By extension, there may be a set of behaviors that fit better with a voice UI not because they’re easier to build or because the command is statistically more likely to be used but because the mental model works better – turning on lights, music (a key use case for the Echo) or a timer more than handling appointments, perhaps. That is, a device that does one thing and has one command may be the best fit for voice even though it’s theoretically completely open-ended.
There’s a set of contradictions here, I think.
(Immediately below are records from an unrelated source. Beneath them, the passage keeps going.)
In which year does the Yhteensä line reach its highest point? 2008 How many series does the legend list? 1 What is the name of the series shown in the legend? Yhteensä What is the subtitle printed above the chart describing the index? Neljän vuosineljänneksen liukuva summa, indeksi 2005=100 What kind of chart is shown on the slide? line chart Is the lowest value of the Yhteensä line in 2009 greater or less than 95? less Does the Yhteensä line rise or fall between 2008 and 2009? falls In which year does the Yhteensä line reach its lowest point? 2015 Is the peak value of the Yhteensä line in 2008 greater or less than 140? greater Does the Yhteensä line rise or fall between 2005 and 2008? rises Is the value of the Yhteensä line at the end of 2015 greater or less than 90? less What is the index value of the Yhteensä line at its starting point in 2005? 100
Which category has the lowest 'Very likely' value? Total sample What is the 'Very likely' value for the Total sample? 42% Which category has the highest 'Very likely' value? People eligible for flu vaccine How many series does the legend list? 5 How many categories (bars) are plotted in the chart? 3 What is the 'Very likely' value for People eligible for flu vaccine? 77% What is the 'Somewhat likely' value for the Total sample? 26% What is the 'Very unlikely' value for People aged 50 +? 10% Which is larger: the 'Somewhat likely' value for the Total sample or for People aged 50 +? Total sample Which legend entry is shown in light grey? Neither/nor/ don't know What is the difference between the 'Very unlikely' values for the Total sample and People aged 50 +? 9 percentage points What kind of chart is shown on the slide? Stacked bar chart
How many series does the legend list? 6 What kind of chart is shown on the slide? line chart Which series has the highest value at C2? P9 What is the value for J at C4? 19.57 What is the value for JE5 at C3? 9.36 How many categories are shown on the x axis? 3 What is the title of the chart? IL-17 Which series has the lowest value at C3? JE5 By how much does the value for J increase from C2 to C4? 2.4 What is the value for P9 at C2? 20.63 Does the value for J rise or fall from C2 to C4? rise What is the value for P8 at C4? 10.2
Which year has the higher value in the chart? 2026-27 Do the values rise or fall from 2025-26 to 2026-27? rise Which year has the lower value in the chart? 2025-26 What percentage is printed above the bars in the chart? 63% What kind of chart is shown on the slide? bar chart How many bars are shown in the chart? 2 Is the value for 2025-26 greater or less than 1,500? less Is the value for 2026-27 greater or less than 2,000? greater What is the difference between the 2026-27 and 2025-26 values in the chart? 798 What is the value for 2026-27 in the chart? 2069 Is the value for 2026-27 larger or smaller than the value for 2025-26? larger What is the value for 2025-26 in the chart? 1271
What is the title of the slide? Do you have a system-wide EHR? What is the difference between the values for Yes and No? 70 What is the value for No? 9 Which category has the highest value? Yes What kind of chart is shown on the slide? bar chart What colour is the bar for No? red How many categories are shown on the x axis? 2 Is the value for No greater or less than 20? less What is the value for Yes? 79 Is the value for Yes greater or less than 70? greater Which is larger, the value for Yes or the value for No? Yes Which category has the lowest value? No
Voice UIs look, conceptually, like much more unrestricted and general purpose interfaces than a smartphone, but they’re actually narrower and more single-purpose. They look like less friction than pulling out your phone, unlocking it, loading an app and so on, and they are – but only if you’ve shifted your mental model. They look like the future beyond smartphones, but in their (necessarily) closed, locked-down nature they also look a lot like feature phones or carrier decks. And they’re a platform, but one that might get worse the bigger the developer ecosystem. This is captured pretty well by the ‘uncanny valley’ concept from computer animation: as a rendering of a person goes from ‘cartoon’ to ‘real person’ there’s a point where increased realism makes it look less rather then more real – making the tech better produces a worse user experience at first.
All of this takes me back to my opening point – that there are a set of reasons why people want voice to be the new thing. One more that I didn’t mention is that, now that Mobile is no longer the hyper-growth sector, the tech industry is casting around looking for the Next Big Thing. I suspect that voice is certainly a big thing, but we’ll have to wait a bit longer for the next platform shift.